▶ What you should do: Please find each line in the material below that contains the word "where" and copy those lines out whole. Case matters.

▶ Records supplied:
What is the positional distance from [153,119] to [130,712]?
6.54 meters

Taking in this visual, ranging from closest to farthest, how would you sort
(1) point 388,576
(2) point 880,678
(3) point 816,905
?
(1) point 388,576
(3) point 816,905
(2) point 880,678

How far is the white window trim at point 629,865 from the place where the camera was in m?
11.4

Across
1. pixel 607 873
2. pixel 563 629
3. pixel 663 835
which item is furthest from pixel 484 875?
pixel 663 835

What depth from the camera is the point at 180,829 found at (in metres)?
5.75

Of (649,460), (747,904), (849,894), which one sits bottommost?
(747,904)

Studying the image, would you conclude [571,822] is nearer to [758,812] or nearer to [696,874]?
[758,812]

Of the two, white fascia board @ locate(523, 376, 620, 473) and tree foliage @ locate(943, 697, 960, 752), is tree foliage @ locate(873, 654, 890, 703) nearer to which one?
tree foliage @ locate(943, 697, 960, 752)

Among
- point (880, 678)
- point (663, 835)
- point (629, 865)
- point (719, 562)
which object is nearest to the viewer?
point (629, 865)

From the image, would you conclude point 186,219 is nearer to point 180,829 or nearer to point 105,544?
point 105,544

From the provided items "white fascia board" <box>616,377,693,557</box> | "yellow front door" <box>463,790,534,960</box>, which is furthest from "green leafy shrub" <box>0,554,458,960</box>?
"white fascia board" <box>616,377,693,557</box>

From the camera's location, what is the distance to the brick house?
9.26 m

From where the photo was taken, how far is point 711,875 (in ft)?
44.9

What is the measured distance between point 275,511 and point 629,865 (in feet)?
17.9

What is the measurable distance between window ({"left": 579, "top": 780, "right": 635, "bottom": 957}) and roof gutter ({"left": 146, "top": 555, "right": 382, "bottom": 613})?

==

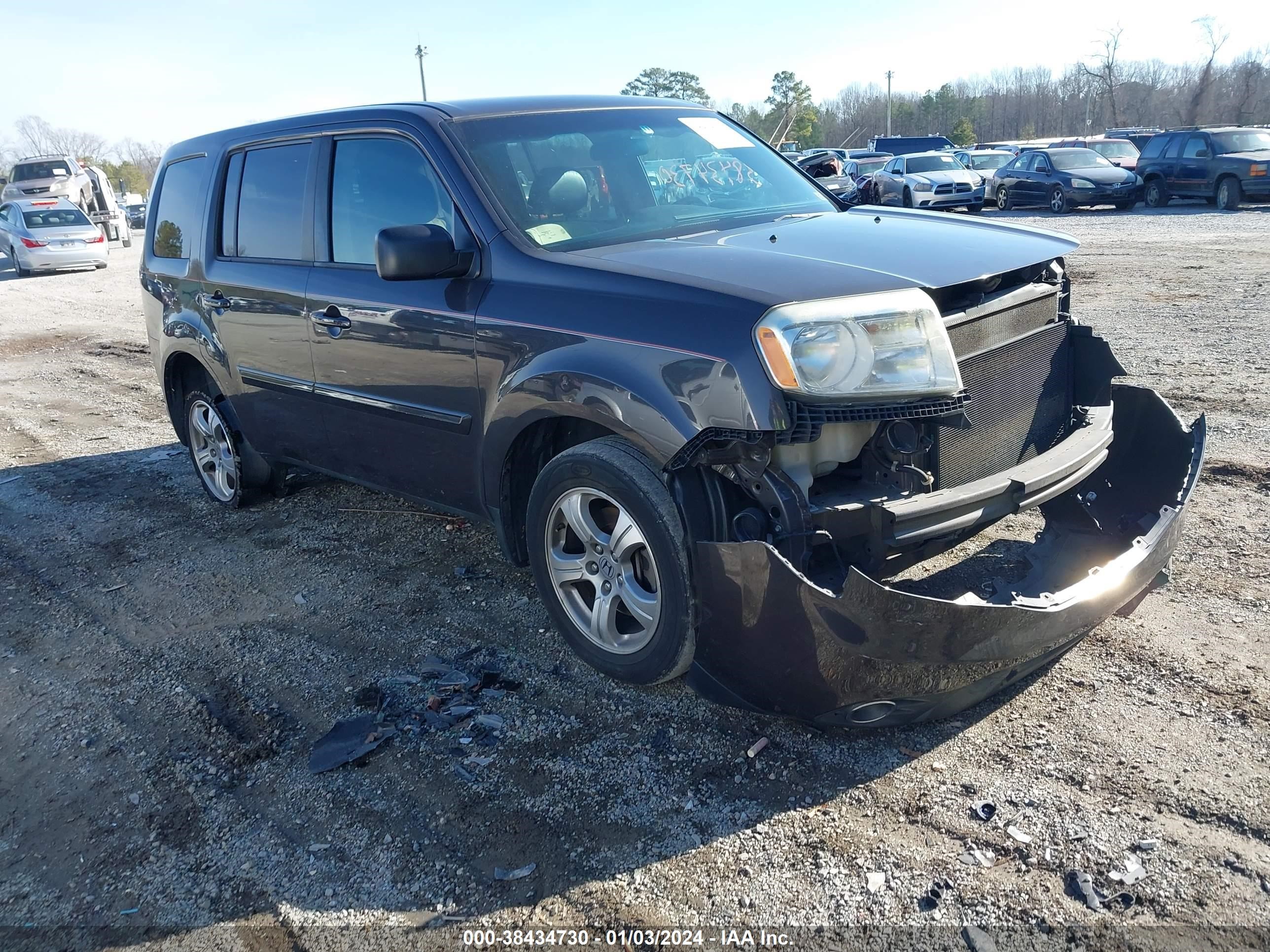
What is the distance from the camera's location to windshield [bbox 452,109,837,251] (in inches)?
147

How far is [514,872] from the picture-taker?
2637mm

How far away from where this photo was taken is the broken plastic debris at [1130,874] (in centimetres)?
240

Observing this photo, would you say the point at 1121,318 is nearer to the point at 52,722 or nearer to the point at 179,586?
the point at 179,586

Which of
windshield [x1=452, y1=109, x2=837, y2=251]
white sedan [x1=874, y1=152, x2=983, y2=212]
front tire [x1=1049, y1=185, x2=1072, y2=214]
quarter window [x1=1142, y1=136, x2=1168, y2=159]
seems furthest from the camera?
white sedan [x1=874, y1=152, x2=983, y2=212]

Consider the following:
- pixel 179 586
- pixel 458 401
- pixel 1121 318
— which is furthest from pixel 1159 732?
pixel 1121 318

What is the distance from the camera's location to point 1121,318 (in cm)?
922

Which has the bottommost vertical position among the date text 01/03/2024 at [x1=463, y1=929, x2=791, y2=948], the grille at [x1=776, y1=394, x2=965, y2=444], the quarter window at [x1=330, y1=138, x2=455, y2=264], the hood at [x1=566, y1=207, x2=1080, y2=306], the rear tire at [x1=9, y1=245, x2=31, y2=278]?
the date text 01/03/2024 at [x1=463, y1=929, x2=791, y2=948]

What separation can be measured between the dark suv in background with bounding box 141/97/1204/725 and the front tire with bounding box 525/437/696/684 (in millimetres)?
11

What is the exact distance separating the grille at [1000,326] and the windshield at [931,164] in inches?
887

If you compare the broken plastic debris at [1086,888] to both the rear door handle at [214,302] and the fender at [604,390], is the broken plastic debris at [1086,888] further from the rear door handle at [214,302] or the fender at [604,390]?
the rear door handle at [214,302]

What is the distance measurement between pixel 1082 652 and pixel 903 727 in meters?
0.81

--

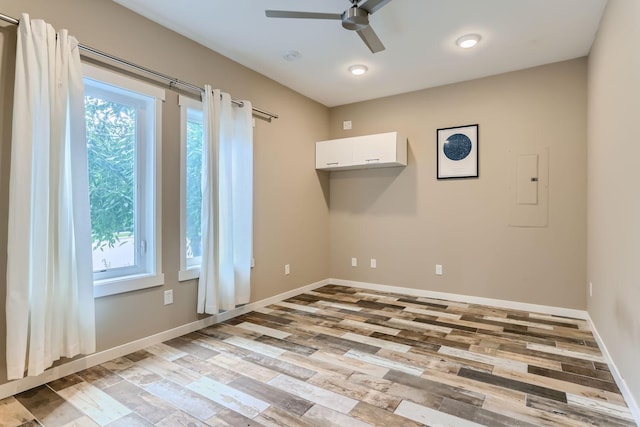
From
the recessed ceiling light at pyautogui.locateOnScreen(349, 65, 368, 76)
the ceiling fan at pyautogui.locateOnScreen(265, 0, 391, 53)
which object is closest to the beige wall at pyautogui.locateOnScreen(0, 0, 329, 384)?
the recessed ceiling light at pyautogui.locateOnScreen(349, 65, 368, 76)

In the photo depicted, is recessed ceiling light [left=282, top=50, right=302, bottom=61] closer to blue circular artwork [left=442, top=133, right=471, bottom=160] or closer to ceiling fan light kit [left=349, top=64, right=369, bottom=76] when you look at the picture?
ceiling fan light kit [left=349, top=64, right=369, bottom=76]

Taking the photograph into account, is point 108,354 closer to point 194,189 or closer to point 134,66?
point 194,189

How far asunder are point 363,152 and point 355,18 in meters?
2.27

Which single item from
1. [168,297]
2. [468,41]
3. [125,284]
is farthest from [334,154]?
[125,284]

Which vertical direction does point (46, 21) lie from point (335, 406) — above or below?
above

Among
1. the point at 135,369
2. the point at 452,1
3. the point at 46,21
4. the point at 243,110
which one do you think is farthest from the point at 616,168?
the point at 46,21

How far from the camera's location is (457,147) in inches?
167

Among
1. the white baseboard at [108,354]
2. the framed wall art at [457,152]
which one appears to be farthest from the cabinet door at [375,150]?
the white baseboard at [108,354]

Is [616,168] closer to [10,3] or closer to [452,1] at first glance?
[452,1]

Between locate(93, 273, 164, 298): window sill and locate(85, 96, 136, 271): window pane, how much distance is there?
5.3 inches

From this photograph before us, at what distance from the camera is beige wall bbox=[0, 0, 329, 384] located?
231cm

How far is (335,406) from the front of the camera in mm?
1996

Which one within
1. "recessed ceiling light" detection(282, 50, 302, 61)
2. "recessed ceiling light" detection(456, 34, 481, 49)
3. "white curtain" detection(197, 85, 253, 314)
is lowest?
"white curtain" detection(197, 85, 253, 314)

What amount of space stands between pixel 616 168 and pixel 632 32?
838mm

▶ Written response:
How far is the white window trim at point 629,865 from the place where the camera was in m?
From where the photo was taken, how far is point 711,875 (in ft)?
How far away from where this photo was taken is the broken plastic debris at [1130,874] (in centimetres)?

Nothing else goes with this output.